Over a period of 8 months, Create London hosted a series of talks and workshops centering on the history and work of anti-fascist activism in Newham. I was excited to learn more about this history, not only due to my own interest in social justice, but as a lifelong resident of Tower Hamlets. I was already vaguely aware of local movements against fascists, such as the Battle of Cable St in 1936. However, the extension of this history into the recent past was something I was still unaware of.
At the first session, the participants discussed our desire to learn more about local histories. We were a group made up primarily of women of colour, with personal commitments to politics and society. We spoke of having a deeper and broader understanding of modern American history with regards to anti-racist activism, with figureheads such as Martin Luther King dominating the public imagination. This highlighted two issues – the failure of education within the United Kingdom, as well the US-centrism of race discourse. This is bolstered by the investment the UK and Europe have in externalising the ‘problem’ of racism, thus deflecting attention from domestic institutional racism. Our history lessons may cover Tudor monarchy, but the silence around an important part of British history was deafening. We knew of Rosa Parks, and we knew about Henry VIII’s wives – but what of those who were on the frontlines here, in our own backyards? How do we begin to rectify the erasure of those who fought for rights and protections? I saw this project as the beginning of an answer, and the lessons imparted as an ongoing dialogue between the present and our contested history.
Newham has been home to Asian and African-Caribbean communities since the 1950s. Following the end of the Second World War and the break up of the British Empire, the UK saw an influx of migrants from former colonies. South Asian and Caribbean communities could be found throughout the country as the economy relied heavily upon their labour. Despite their importance to postwar recovery, Asian and African-Caribbean people were subject to racial discrimination in all spheres of life: housing, employment, education, social life and the streets.
Discrimination was institutional, woven into the structures that provided the basic requirements for living. For example, in 1975, Newham councillor Bill Watts openly admitted that Newham council had changed their housing policy in order to avoid housing Asian families. In our first session, two members from the Newham Monitoring Project told us of the rampant violence that Asian and African-Caribbean people faced, all within the near vicinity of where we were gathered at Old Manor Park Library. We learned of how the police and judiciary system worked to deny that racism motivated the violent attacks and murders of people such as Akhtar Ali Baig, the Virk Brothers, or the 10-year-old Kennith Singh. Self-defence against racist violence received sentences harsher than convictions of racist murders. It was up to local communities to come together and effect change.
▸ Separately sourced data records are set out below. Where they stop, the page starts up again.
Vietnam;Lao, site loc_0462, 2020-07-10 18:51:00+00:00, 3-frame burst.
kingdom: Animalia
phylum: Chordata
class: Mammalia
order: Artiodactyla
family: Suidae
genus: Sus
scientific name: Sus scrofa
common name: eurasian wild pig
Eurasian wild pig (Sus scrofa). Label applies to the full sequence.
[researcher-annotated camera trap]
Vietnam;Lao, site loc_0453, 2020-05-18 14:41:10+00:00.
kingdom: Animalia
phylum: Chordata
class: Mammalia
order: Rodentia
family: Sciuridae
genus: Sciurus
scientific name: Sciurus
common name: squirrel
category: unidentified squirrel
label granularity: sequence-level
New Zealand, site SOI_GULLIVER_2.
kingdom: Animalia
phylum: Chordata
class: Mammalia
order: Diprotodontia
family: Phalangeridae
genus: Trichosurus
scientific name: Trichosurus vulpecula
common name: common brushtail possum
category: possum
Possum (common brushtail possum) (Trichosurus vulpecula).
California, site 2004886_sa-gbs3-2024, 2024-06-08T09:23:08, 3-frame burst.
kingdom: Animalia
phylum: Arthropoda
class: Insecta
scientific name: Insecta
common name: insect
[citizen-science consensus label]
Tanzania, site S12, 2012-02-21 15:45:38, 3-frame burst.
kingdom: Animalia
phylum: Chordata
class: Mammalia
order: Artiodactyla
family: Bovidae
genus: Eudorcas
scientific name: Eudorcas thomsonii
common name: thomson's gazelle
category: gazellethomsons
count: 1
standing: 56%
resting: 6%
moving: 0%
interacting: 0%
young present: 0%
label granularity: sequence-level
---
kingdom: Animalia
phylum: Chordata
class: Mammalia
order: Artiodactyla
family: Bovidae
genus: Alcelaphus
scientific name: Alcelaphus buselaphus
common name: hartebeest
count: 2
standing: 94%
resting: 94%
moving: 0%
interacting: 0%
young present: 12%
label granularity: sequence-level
The murder of Akhtar Ali Baig sparked a huge community response. The Newham Youth Movement formed, and around 2,500 people marched in protest. A second march had 5,000 people in attendance. Eventually, the judge serving on the Ali Baig case finally admitted that racism motivated the attack. As part of the series, we had Unmesh Desai and Jasbir Singh, both of whom were involved with these movements to come in and talk to us. This was a reminder of how recently these events occurred.
But what of the role of women in local activism? Without an understanding of gender injustice, anti-racist movements will always be lacking. However, during this era of rampant activism, feminists fought to meet the specific needs of Asian and Black women. Gulshun Rehman, as part of Asian Women’s Project was instrumental in opening the first Asian women’s refuge in the country (Lambeth) before opening the second in Newham. She delivered a talk alongside Lola Olufemi, a member of Sisters Uncut. Sisters Uncut had taken over the visitors’ centre of the closed Holloway Prison in order to protest the land being sold for luxury homes. Sisters Uncut repurposed it as a community centre, which remains occupied today. This serves as a reminder both of the efficacy of direct action, but also the constant and ongoing fight for women’s rights, and how they’re connected to many other issues – domestic violence, the carceral state, homelessness, poor housing policy.
Throughout this series Daikon and OOMK ran workshops. As part of this, we made alternative blue plaques. This was a response to the blue plaques that can be found around London, denoting areas of historic significance. We also had the chance to learn how to making risograph collages from photocopies of ephemera provided by the Institute of Race Relations. These workshops provided a space for discussion and memory as we reflected together over the materials.
It is important to know the history of where we are – it helps guard against apathy and activist burn out. When remembering what has been achieved, it is a reminder of how powerful grassroots politics is and still can be.